## Task objective:
Across the entries below, count the lines that contain the word "Soft" and reply with that number only.

## Exercise materials:
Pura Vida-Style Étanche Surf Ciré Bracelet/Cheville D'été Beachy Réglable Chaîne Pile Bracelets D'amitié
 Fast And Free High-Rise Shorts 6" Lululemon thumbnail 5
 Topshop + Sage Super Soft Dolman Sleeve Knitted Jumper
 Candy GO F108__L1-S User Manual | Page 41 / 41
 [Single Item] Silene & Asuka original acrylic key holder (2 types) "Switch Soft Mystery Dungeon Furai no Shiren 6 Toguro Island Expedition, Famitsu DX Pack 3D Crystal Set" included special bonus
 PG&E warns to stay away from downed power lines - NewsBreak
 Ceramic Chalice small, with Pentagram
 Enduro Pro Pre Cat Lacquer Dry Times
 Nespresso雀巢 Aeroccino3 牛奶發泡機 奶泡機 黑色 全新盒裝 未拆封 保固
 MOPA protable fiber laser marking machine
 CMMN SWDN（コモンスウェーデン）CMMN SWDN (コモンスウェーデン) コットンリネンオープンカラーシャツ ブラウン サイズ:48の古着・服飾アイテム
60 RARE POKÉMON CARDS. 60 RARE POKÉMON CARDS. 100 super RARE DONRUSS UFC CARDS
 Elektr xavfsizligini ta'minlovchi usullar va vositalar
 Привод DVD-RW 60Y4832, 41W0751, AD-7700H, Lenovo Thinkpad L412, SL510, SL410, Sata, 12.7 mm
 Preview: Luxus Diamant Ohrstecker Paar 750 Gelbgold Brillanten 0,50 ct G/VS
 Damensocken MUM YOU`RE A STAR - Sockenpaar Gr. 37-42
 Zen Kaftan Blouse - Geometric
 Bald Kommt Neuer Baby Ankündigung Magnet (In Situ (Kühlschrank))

## Task solution:
2